Scotland’s Loire Valley
Some 600 castles dot the the Scottish countryside, with the highest concentration in the rugged Grampian Highlands, named for the hill range that bisects it. Many of these castles are dramatic ruins, such as Slains, said to have inspired Bram Stoker to write Dracula, and Dunnottar, where Zeffirelli chose to film Hamlet. (The Bard himself staged Macbeth’s murder of Duncan in Castle Cawdor—home of the thane, or clan chief— northeast of Inverness, unofficial capital of the Highlands.) Others are beautifully restored, owner-occupied stately homes, such as Drum, Crathes, and Fyvie. Balmoral Castle, “this dear paradise” of Queen Victoria, is still the private summer residence of the British sovereign (with restricted visiting hours for both castle and gardens as a result).

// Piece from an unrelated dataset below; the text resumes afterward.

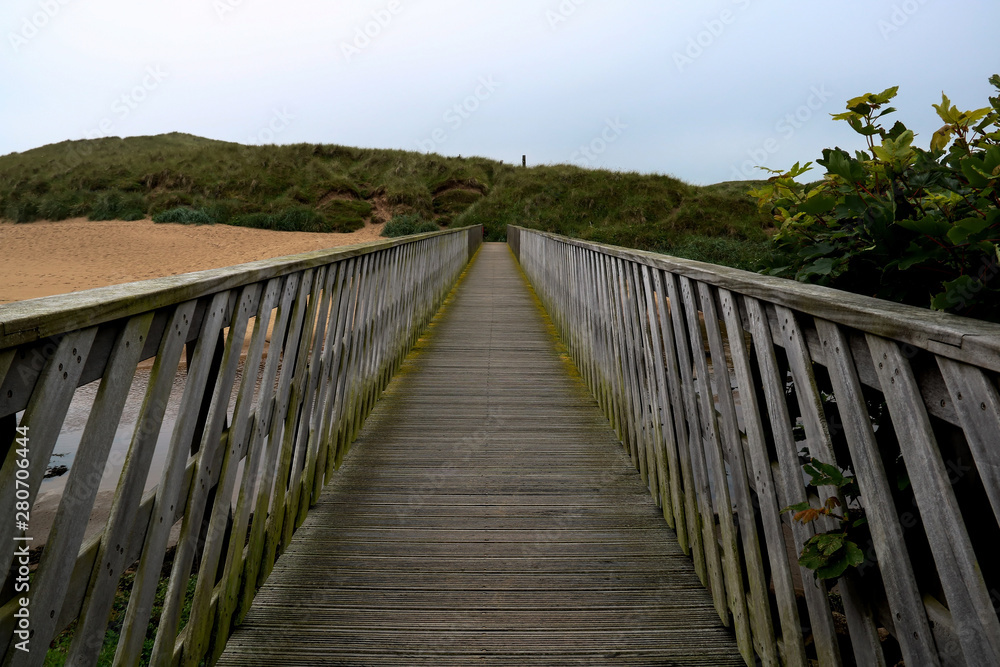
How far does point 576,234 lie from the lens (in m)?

An eleven-castle circuit through the Grampians linked by blue and white signposts make up the Castle Trail, historic properties owned by the National Trust for Scotland (overnight accommodations can be arranged at privately owned castle/hotels in the area). Following the Dee, Don, or Spey Rivers (think excellent salmon and trout fishing), it is an excursion that blends beautifully (excuse the pun) with visits to the dozens of single-malt-whisky distilleries. More than half of the country’s distilleries are in this area—the region’s other claim to fame.
Quaint rural accommodations are not hard to come by, but few match Cawdor Cottages for history and style. Set within the 50-square-mile estate belonging to 600-year-old Cawdor Castle, five cottages have been done up in flawless taste by Lady Cawdor, a former fashion magazine editor.